Troubleshooting OAuth preview

See the following issues you might encounter when using the OAuth preview and how to address those issues.

"Splunk OAuth Clients (preview)" is not visible

OAuth is not enabled on your stack, or your Splunk role does not grant access to authentication settings. Contact Splunk Support to confirm enablement, and check your role assignments.

Browser opens, but the callback fails or the page shows a redirect error:

The port in the Splunk Redirect URI does not match the callback port configured in your MCP client. Both must be identical, including any protocol or path differences. Correct the mismatch on one side and retry.

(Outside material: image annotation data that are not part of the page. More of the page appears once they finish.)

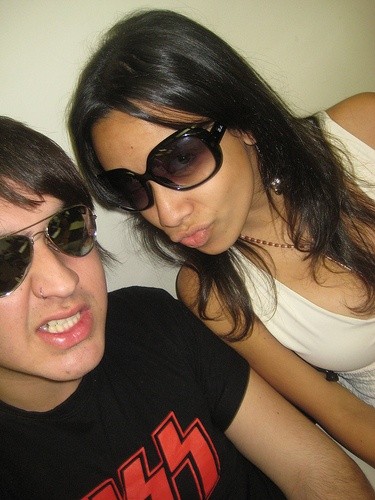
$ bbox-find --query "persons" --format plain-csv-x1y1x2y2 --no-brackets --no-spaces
0,113,375,500
66,10,375,492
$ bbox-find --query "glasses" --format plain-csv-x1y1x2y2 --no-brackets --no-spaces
96,117,233,212
0,205,103,298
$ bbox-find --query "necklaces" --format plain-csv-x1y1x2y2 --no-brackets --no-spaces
238,232,352,272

Authentication appears to succeed but the client reports a scope error:

Make sure your client is explicitly limited to openid offline_access. Splunk currently advertises additional scopes that many MCP clients do not support.

Self-signed certificate in certificate chain or similar TLS error:

Your operating system does not trust the TLS certificate presented by your Splunk stack. Export the certificate from the Splunk server, add it to your OS trusted certificate store, and mark it as trusted. Restart the MCP client and retry.

Older MCP client version:

If you hit unexpected OAuth or MCP errors, upgrade to a recent release. For Claude Code, confirm version 2.1.114 or newer.

Known limitations

  • Closed preview. The feature is limited to Splunk Cloud Platform customers who have been enabled by Splunk. Support commitments follow the Splunk Pre-Release Agreement.

  • Manual scope restriction required. Splunk's OAuth server advertises more scopes than most MCP clients handle today. Restrict the client to openid offline_access explicitly.

  • One OAuth client per application is recommended. Splunk does not provide shared-consent management across multiple MCP clients.

    • Create a separate OAuth client per tool to keep revocation granular.